• **PROBLEM REQUIREMENTS**:
Word-for-word transcription: reproduce all of the data, but not the pictures.

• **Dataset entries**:
* * * * * * * * *

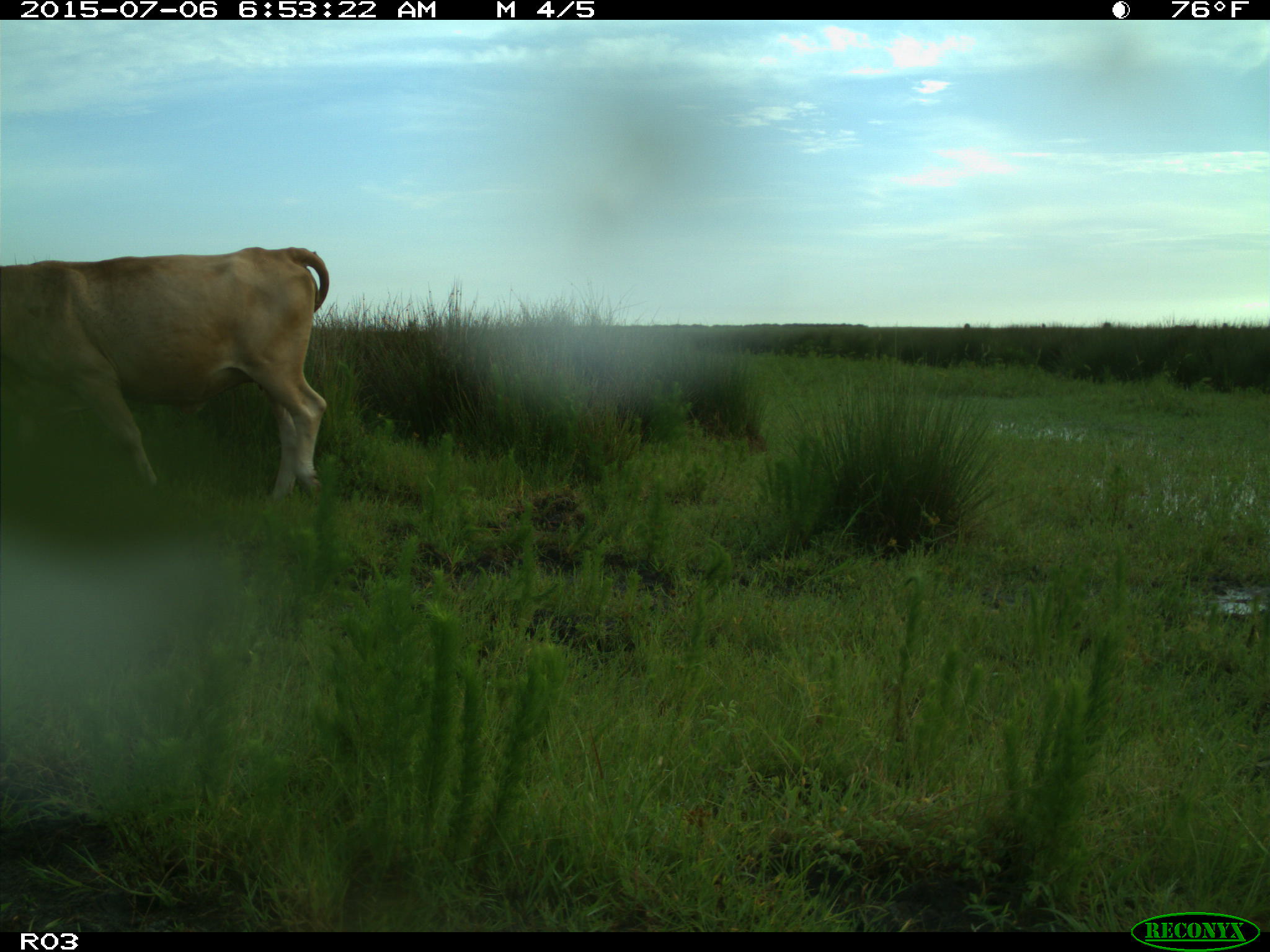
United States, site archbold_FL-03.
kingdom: Animalia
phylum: Chordata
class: Mammalia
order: Artiodactyla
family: Bovidae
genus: Bos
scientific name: Bos taurus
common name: domestic cow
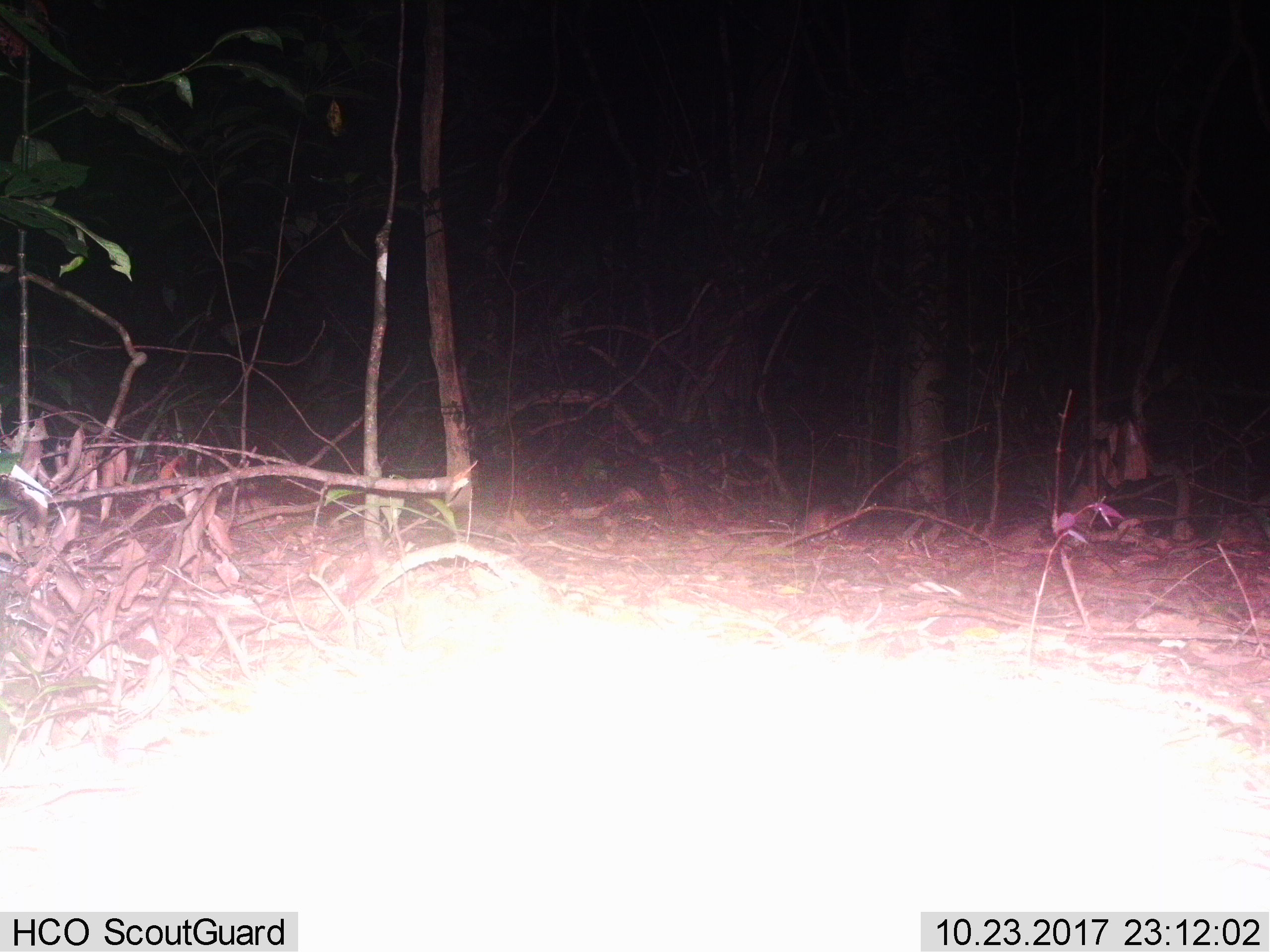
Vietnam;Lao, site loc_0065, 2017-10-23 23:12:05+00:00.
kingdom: Animalia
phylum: Chordata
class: Mammalia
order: Rodentia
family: Muridae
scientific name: Muridae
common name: old-world mice and rats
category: unidentified murid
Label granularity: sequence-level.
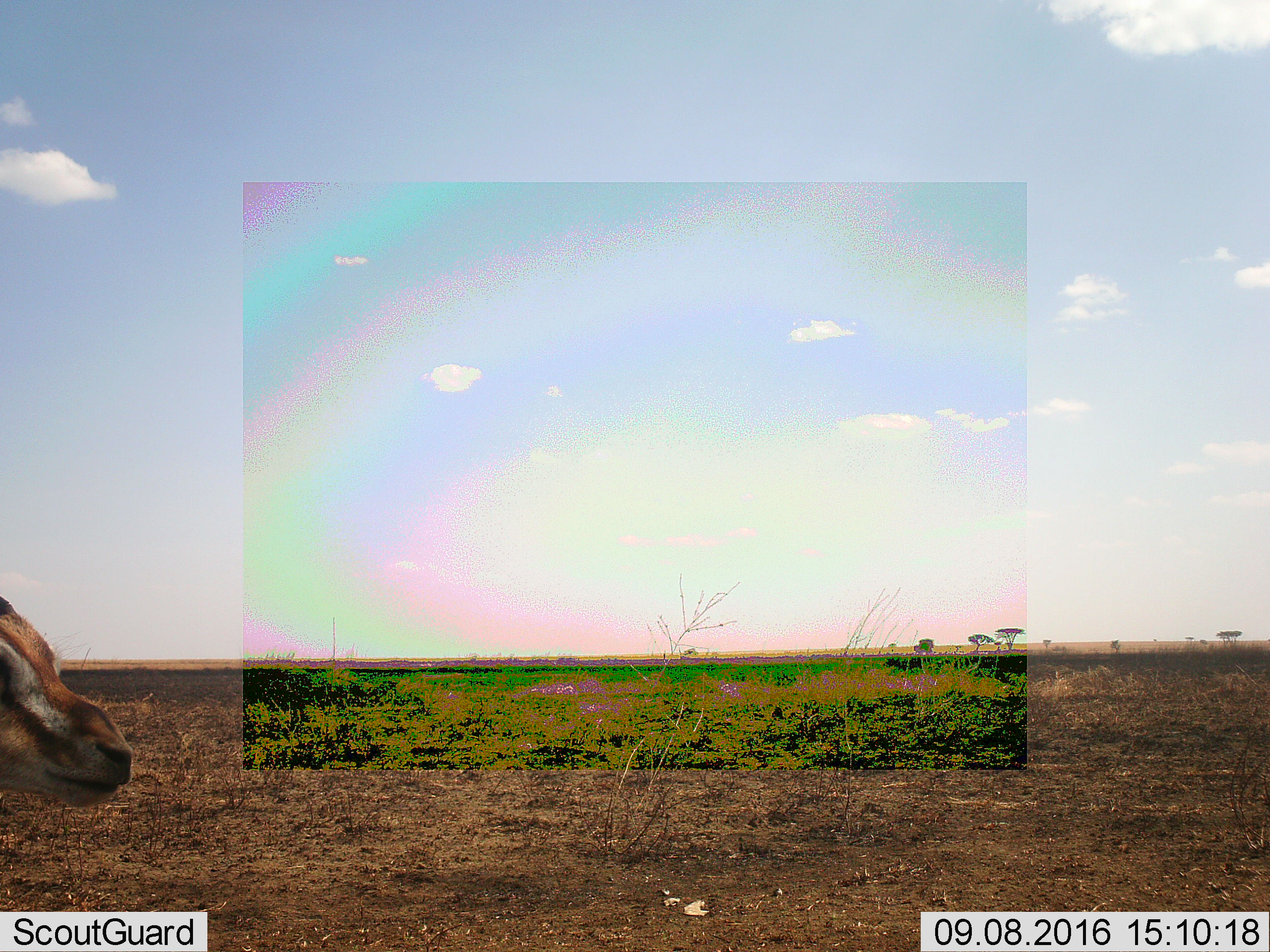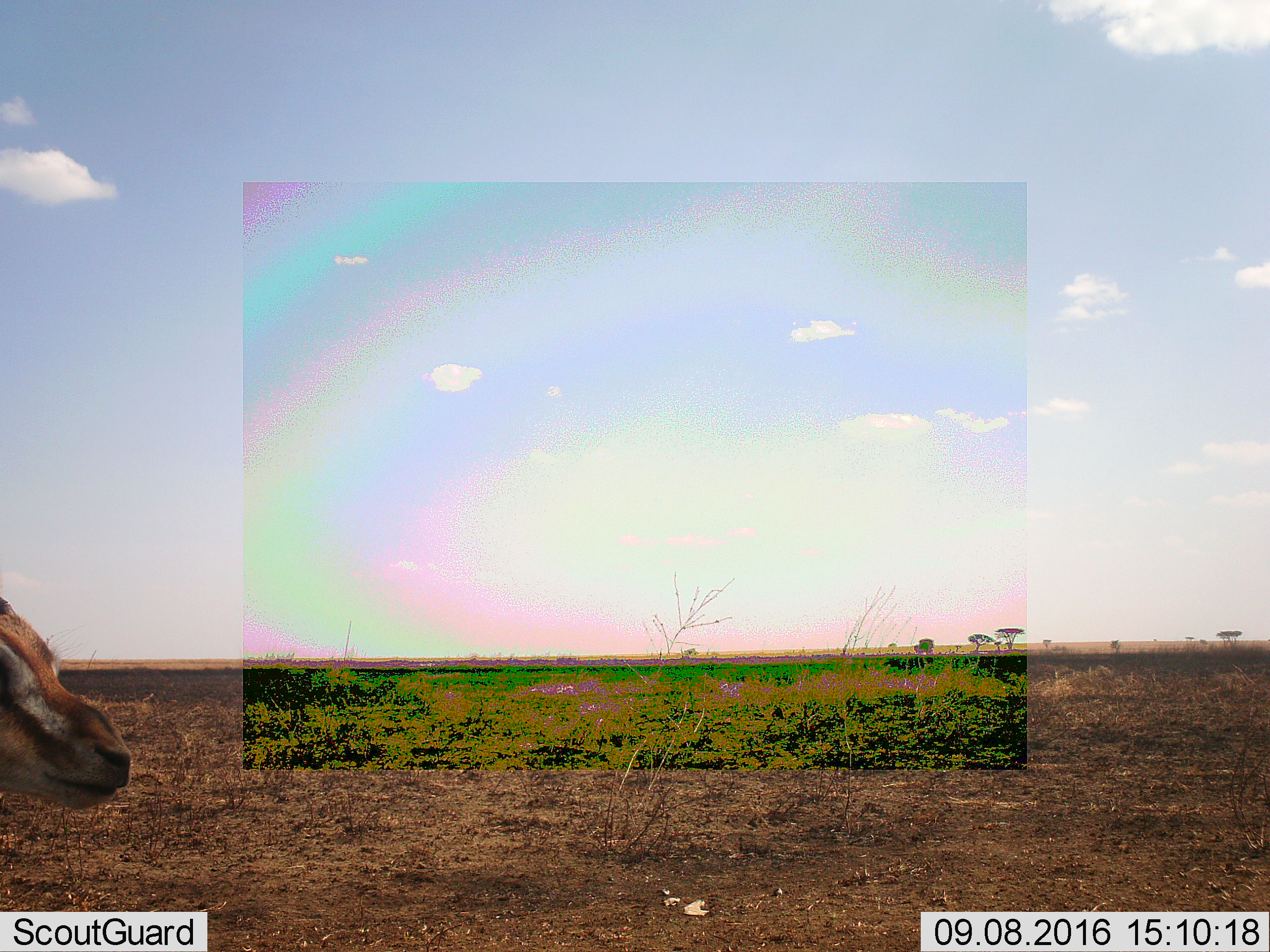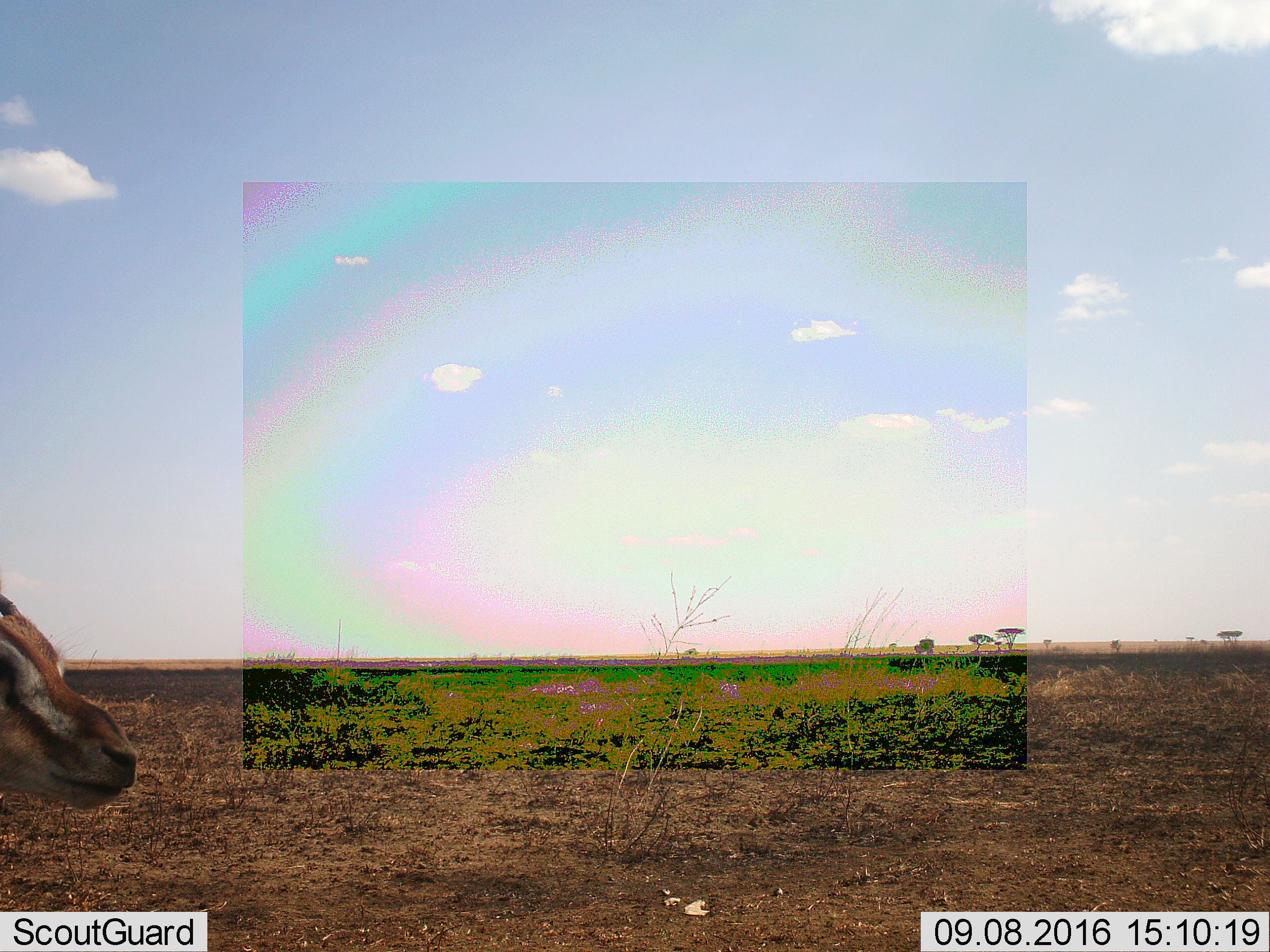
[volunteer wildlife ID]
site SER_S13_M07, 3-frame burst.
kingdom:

* * * * * * * * *

• **ANSWER BELOW**:
United States, site archbold_FL-03.
kingdom: Animalia
phylum: Chordata
class: Mammalia
order: Artiodactyla
family: Bovidae
genus: Bos
scientific name: Bos taurus
common name: domestic cow
Vietnam;Lao, site loc_0065, 2017-10-23 23:12:05+00:00.
kingdom: Animalia
phylum: Chordata
class: Mammalia
order: Rodentia
family: Muridae
scientific name: Muridae
common name: old-world mice and rats
category: unidentified murid
Label granularity: sequence-level.
[volunteer wildlife ID]
site SER_S13_M07, 3-frame burst.
kingdom:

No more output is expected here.